PROVIDED DATA ->
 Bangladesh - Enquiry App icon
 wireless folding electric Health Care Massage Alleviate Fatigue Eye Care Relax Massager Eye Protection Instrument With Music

...

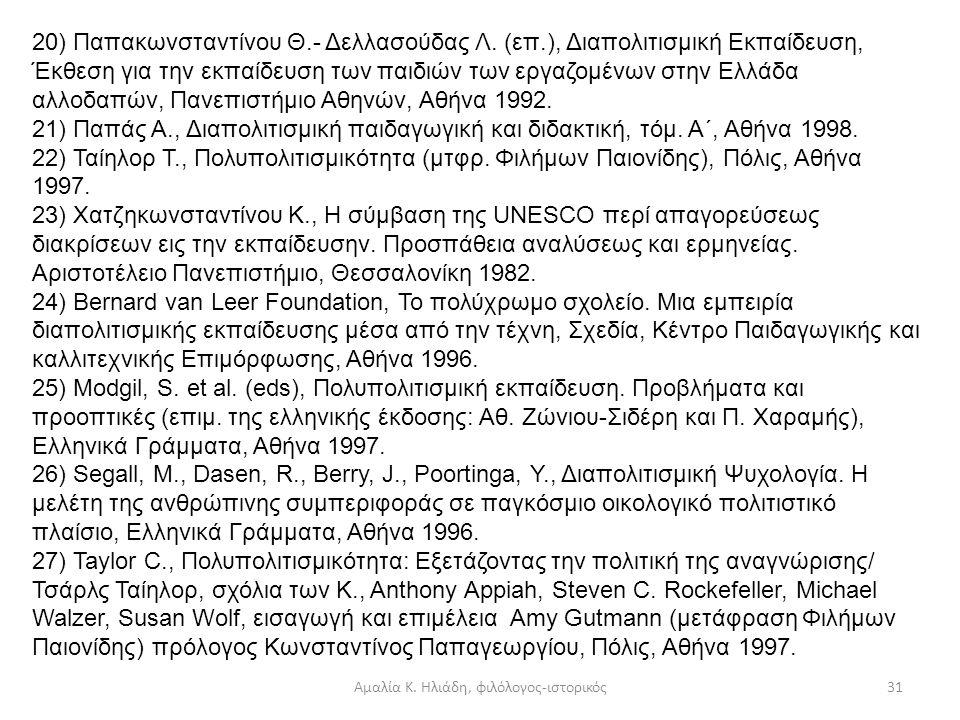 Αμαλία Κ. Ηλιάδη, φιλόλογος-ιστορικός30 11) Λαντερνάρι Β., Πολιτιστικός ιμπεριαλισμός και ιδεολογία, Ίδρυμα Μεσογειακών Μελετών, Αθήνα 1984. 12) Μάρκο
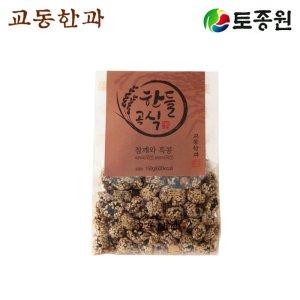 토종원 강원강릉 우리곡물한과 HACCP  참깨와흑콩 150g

TASK PROMPT -> Among the entries above, locate the line with "Αμαλία Κ. Ηλιάδη, φιλόλογος-ιστορικός30" and the line with "토종원 강원강릉 우리곡물한과". Give those two lines and all lines between them again, exactly, leaving out the pictures.

YOUR SOLUTION ->
 Αμαλία Κ. Ηλιάδη, φιλόλογος-ιστορικός30 11) Λαντερνάρι Β., Πολιτιστικός ιμπεριαλισμός και ιδεολογία, Ίδρυμα Μεσογειακών Μελετών, Αθήνα 1984. 12) Μάρκο
 토종원 강원강릉 우리곡물한과 HACCP  참깨와흑콩 150g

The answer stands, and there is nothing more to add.